[Date Prev][Date Next][Thread Prev][Thread Next][Date Index][Thread Index]

ET-I3 Colloquium: Dr. Gautam Das from Microsoft Research on Approximate Query Processing






ET-I3  Colloquium
 
 
Approximate Query Processing
 
Dr. Gautam Das
Microsoft Research Labs
 
 
 
Friday, May 14th, 2004  11:30 AM  BY 660
 
 Abstract

In recent years, advances in data collection and management technologies have led to a proliferation of very large databases. However, effective data analysis such as data mining and decision support on such multi-gigabyte repositories has proven difficult to achieve. This is primarily because most analysis queries, by their nature, require aggregation or summarization of large portions of the data. Processing even a single analysis query involves accessing enormous amounts of data, leading to prohibitively expensive running times.

While keeping query response times short is very important in such applications, exactness in query results is frequently less important.  In many cases, ?ballpark estimates? are adequate to provide the desired insights about the data. The acceptability of inexact query answers coupled with the necessity for fast query response times has led researchers to investigate Approximate Query Processing techniques that sacrifice accuracy to improve running time, typically through some sort of lossy data compression.

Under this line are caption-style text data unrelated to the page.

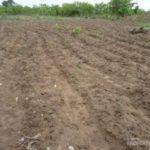 Ogun farmers accuse land grabbers of encroachment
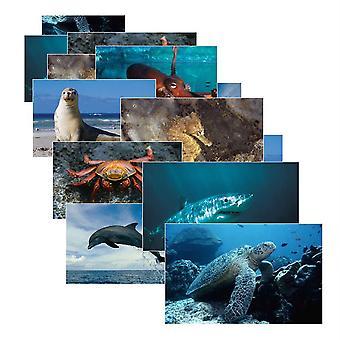 Sea Life Poster Set, Set Of 14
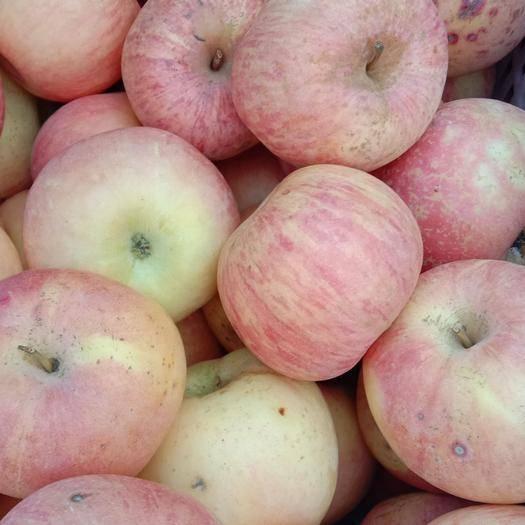 山東省淄博市張店區 高次蘋果大量供應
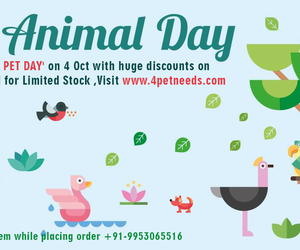online dog food, dog food in india, and dog food products image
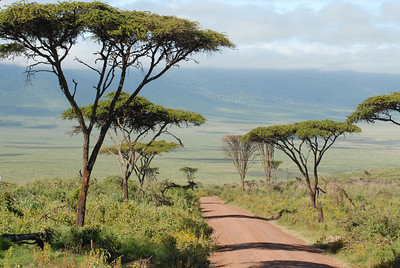 The road into Ngorongoro Crater Tanzania 2008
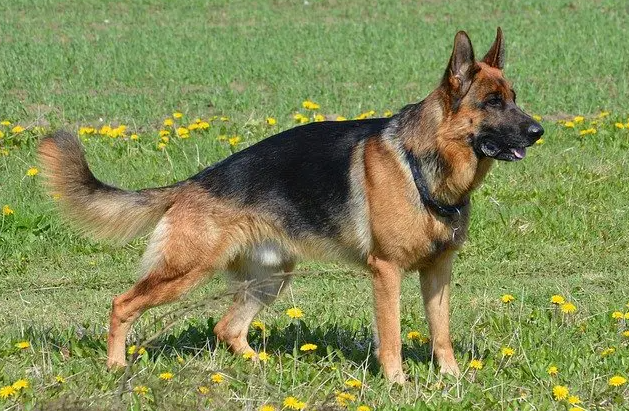 which is best dog breed for families, dog breeds for family, german shepherd pure breed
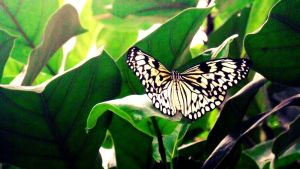 White butterfly by hannie001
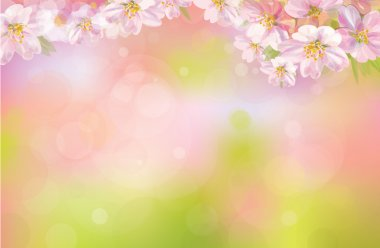 Vector of spring background.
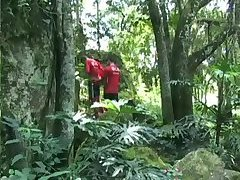 Gays have sex in the forest
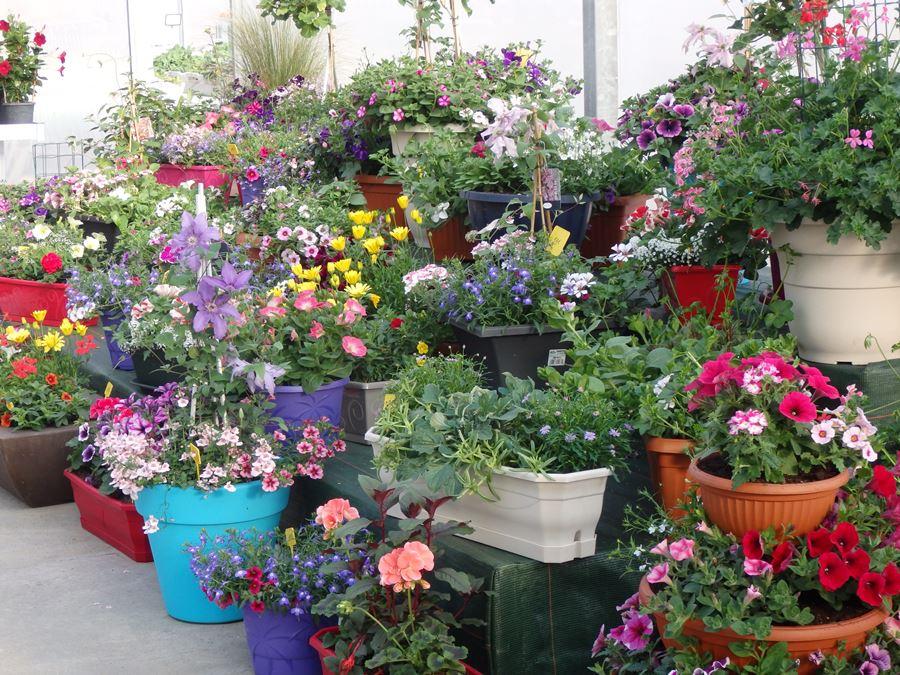 Fleurs, plantes et arbustes tout au long de l\'année ! - Argentain Plants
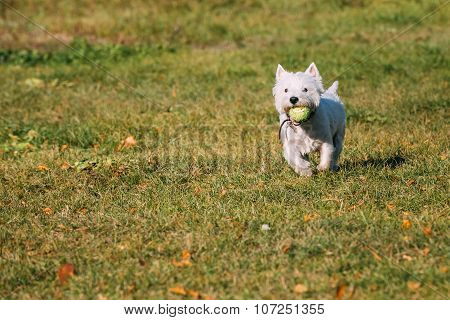 Small White West Highland White Terrier - Westie, Westy Dog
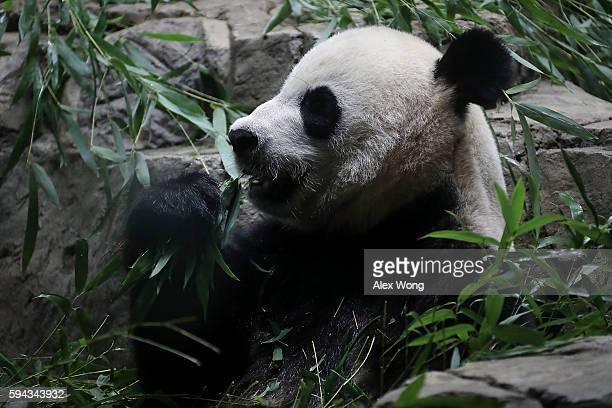 Giant panda Mei Xiang eats bamboo at the David M Rubenstein Family Giant Panda Habitat of the Smithsonian National Zoological Park August 22 2016 in...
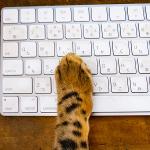 猫,パソコン,キーボード,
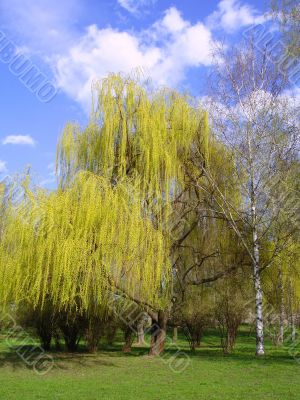Blossoming willow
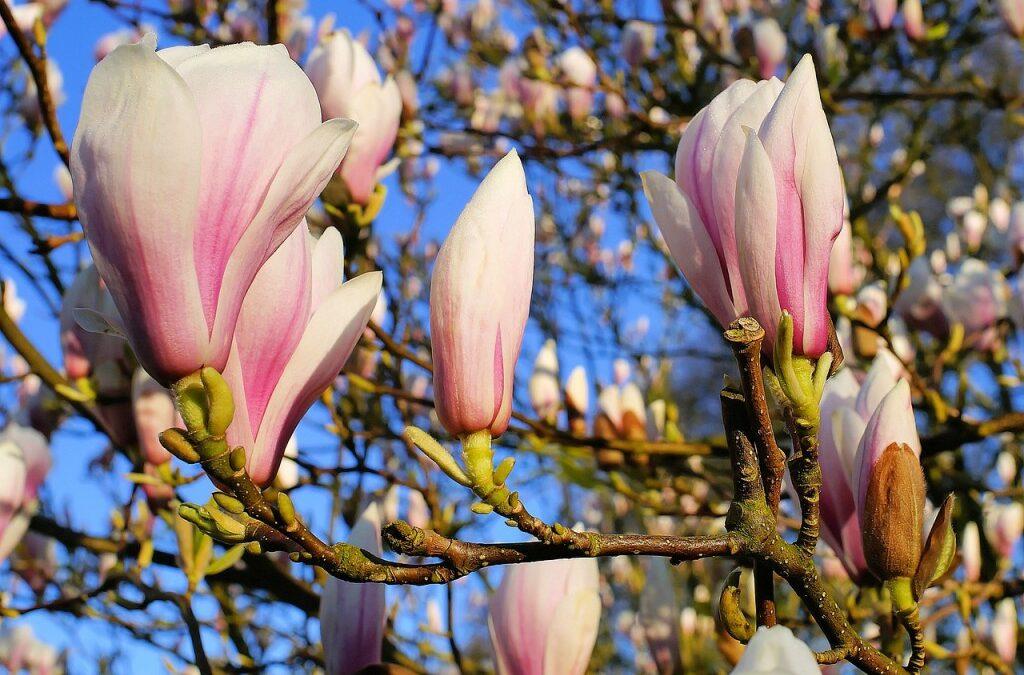 Flores do frio: as magnólias colorem o inverno de cor-de-rosa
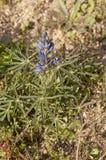 Lupinus angustifolius stock photo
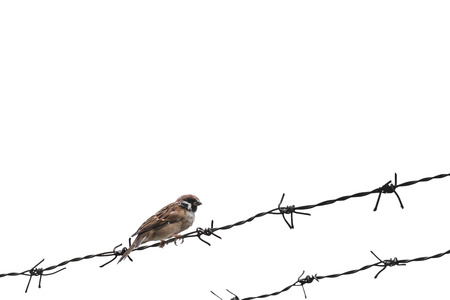 Little sparrow bird on barbed wire, selective focus, isolated on white background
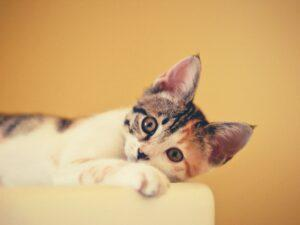 Is Frontline Safe For Cats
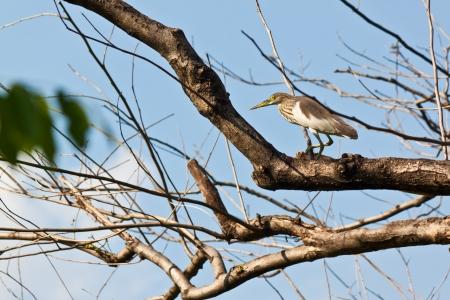 chilika: bird on balance Stock Photo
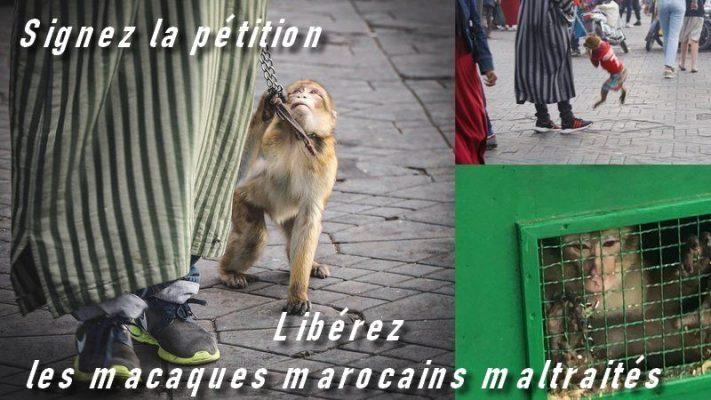 signez la petiton pour liberer les singes de Marrakech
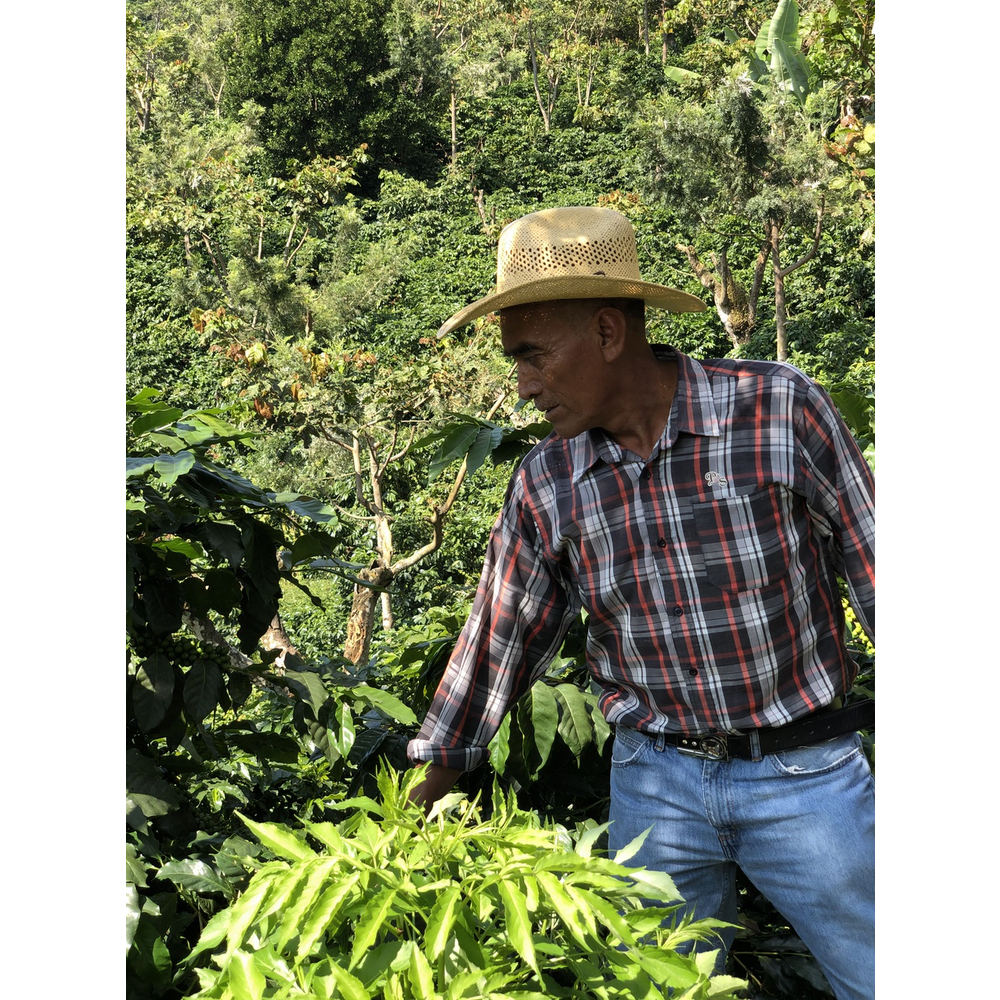 Coffee farmer Luis Ordonez tending to his shrubs in Chiapas Mexico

In this talk I will cover some of the approximate query processing techniques that we have developed in recent years at Microsoft Research, especially techniques based on pre-computed random samples.
 

Speaker Bio: Dr. Gautam Das is a researcher in the Data Management, Exploration and Mining Group at Microsoft Research. Prior to Microsoft he has held positions at Tandem (now HP) and the University of Memphis. Dr. Das graduated with a B.Tech in computer science from IIT Kanpur, India, and with a Ph.D. in computer science from the University of Wisconsin, Madison.

Dr. Das?s research interests are in search, retrieval, exploration, and mining of relational information stores. He is especially interested in investigating the application of cross disciplinary techniques (information retrieval, machine learning, statistics, algorithms, and data structures) to the specific data exploration problems that relational databases pose.